I am probably a bit late for some of you, but not all nicks are created equally. Two identical coins with the same identical nicks could easily get two different grades merely due to the location of the nicks. In the pictures below, nicks in the red area are the most serious, then orange, yellow, green and then blue. The rims for all coins I see are blue (least critical) while the faces of all coins are red - the most critical. I wish I could give you a factor to go by, but Official Guide to Coin Grading and Counterfeit Detection does not present that information. Here are just a couple examples from their book.
The important thing to gather from this is: Marks in the prime focal areas are much worse than the same marks elsewhere. Your eye may be immediately drawn to a mark on Liberty's cheek but the same mark hidden in Liberty's hair or in the eagle's feathers is not nearly as noticeable.

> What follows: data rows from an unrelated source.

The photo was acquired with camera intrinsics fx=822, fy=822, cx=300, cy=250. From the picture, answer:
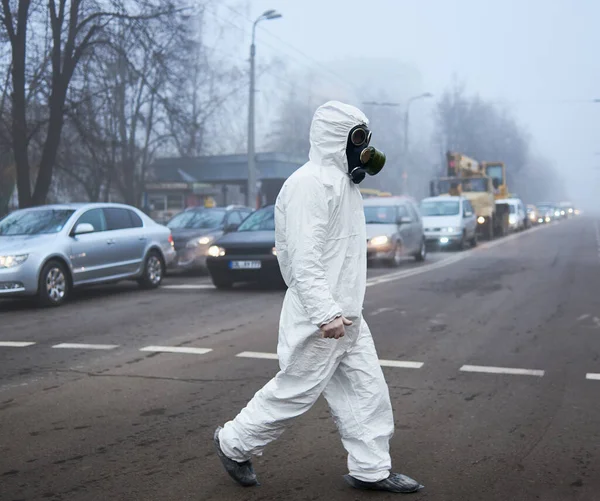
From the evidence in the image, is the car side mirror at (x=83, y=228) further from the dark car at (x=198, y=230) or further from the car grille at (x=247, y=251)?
the dark car at (x=198, y=230)

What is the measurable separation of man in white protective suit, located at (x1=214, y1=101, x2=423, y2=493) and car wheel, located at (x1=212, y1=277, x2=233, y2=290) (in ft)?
32.8

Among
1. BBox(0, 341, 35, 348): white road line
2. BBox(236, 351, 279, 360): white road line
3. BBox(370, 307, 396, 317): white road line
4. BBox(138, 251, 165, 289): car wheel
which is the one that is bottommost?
BBox(370, 307, 396, 317): white road line

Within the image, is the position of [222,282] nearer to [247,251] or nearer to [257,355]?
[247,251]

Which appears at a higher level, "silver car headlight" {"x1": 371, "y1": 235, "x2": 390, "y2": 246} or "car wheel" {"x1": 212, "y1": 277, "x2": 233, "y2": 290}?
"silver car headlight" {"x1": 371, "y1": 235, "x2": 390, "y2": 246}

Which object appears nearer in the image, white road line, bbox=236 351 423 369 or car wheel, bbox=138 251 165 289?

Those are great picture! Another good source for similar drawings with primes areas, refer to the ANA Grading Standards book. ---- What's up Merc! Hey I thought you weren't going to get in heavy after your last bout of coin addiction LOL It's a tough habit to break for sure. What ever you do, don't touch currency! OMG I am broke every month buying this stuff! I rather have coins or currency with numismatic value in my safe any day over some deprecating federal reserve notes in my savings account!
I know he got those images from the PCGS book, but I believe they were originally lifted from the NCI Grading guide.

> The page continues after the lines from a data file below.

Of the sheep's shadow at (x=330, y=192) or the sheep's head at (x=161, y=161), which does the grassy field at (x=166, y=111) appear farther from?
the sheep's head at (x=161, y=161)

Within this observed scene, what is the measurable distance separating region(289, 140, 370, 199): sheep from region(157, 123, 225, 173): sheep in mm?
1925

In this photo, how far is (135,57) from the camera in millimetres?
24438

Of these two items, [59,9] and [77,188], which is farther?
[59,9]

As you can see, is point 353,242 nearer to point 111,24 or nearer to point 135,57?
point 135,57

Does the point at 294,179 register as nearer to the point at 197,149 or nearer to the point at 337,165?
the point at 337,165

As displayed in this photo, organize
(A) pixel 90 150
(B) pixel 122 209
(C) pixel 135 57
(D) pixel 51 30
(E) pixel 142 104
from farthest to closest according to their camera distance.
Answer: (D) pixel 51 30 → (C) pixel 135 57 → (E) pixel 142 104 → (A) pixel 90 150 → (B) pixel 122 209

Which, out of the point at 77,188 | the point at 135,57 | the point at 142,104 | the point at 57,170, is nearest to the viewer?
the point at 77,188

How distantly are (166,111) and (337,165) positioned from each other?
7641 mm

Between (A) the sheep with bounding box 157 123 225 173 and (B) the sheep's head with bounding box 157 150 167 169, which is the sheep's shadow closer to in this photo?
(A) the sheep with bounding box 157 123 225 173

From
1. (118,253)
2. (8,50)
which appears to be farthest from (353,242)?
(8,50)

Good info! Speaking of rim nicks, what's your opinion of this one? Would it grade cleanly? If yes, what grade? Lance.
Not really my area, buy my guess is yes, they would grade it. Without the nick, I would say AU-53. With it, 50 or maybe 45.

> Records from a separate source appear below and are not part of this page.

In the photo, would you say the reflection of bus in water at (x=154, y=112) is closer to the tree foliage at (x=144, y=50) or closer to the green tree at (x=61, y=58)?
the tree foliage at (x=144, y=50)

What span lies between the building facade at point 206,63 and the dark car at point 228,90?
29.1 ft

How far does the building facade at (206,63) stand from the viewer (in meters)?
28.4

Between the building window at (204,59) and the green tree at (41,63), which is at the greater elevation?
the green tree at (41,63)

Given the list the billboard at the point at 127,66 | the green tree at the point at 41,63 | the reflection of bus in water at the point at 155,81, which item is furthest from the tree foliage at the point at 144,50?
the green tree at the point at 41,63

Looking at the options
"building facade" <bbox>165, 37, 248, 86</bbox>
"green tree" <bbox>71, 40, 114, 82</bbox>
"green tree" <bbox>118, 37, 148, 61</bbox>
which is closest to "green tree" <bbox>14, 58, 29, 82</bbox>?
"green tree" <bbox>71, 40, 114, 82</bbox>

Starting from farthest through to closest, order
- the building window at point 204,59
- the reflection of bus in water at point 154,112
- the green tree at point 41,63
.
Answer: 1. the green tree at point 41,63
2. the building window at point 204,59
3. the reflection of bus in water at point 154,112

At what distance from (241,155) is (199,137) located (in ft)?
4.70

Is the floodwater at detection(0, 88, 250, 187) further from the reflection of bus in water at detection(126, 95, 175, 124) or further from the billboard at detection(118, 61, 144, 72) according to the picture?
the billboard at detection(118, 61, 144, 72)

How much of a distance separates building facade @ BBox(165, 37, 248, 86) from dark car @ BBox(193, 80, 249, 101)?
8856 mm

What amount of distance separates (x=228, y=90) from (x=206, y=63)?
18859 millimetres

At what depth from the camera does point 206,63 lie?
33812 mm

LOL...memorable coin! It's a petite head, lg letters, N4...a difficult coin. I bought it at a recent Heritage auction, and intended to crack it and put it in my Dansco or raw large cents. This is it before the crack. There's more to the story but I'm not sure anyone is interested. Lance.
I defer to you coin experts, but it seems that some nicks really are nicks. Other "nicks," however, may be planchet defects. It also seems that older coins are more likely to get a "pass." (See below at 9:00) Thoughts? guy
I cannot tell from your pictures if that is a planchet flaw or a nick. As for your older coins getting a pass, you might want to watch http://www.cointalk.com/t190668/. BTW, no one has yet guessed 65. All the rest are taken.
Wish the picture was better for the farthing, but from what I see it does look like a planchet flaw. The 1843 large cent though is NOT a planchet flaw.
Dick, Is there a chance that you can change the orange or red to a like a purple/blue/pink? I am colorblind and having difficulty separating the colors..I "think" I can tell them apart but don't want to guess. Also thanks for taking the time to right this up..very useful knowledge to have!
I do not think so. When I selected a color, too many of the shadows also showed as the same color. Just talking about the Lincoln, Abe's face, the date, and the wheat lines are the most serious and only the rims are blue or the least serious. I think you should be able to pick out the rest.
Thanks for posting that great graphic - very helpful. If only the grading services were consistent about that. I have two Morgans with scratches on the wings that that were graded pretty harshly and I've seen others with hits in worse places - like in one I'm thinking of with the same date and mint, with a chunk taken out of the date, that graded cleanly. Go figure.